I thought grads were a color photo thing. Makes no sense where black and white contrast filters do their own thing, increasing contrast instead of
diminishing it overall. Skies aren't as blue as they once were. The effect of decades of jet contrails has dispersed over much the earth. I don't even
carry antything as weak as a yellow filter anymore. A lot is changing quickly. Glaciers I could glissade on for a couple miles just twenty years ago
are totally gone now. Vast tracts of our North American pine forests have died to beetle kill - insects that now survive in mass during winter because it has become warm - with massive forest fires erupting in Canada and even Alasksa, not to mention here. Apparently Photoshop arrived just in time,
because at the rate we're going, a make-believe world is all we're going to have left! In the meantime, I want my own pictures to at least approximate something I actually saw and directly experienced.

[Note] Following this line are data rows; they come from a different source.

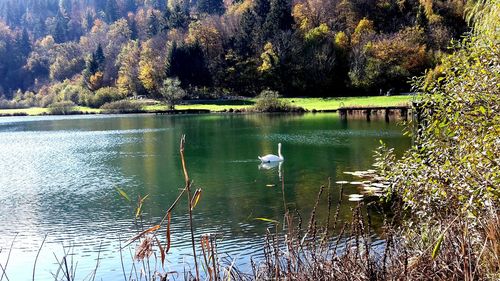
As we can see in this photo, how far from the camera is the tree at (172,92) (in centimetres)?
7938

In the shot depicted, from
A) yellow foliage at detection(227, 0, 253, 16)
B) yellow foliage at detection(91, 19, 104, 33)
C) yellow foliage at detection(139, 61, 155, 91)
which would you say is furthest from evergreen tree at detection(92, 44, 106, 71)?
yellow foliage at detection(91, 19, 104, 33)

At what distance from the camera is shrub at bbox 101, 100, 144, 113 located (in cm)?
8556

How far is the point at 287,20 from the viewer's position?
91250 millimetres

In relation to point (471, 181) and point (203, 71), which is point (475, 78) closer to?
point (471, 181)

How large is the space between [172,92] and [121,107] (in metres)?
12.6

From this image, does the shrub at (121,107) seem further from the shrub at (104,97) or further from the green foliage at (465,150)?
the green foliage at (465,150)

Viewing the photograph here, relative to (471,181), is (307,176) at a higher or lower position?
lower

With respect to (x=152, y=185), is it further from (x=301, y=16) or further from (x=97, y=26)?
(x=97, y=26)

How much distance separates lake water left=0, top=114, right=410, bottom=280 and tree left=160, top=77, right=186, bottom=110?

I recall maneuvering my 8x10 for the evening colors over a particular peak that
were an incredible purple-apricot color I've only seen twice in my life. In this instance it was due to the high altitude dust created by the Mt Pinatubo
eruption in Indonesia. If I showed that big chrome to anyone today, they'd simply shrug their shoulders and respond with a "Hey, Dooood, I can do
better than that in Photoshop, or with my tinted grad filter". It's already happened. But they never LIVED any of it. Virtual experience doesn't count.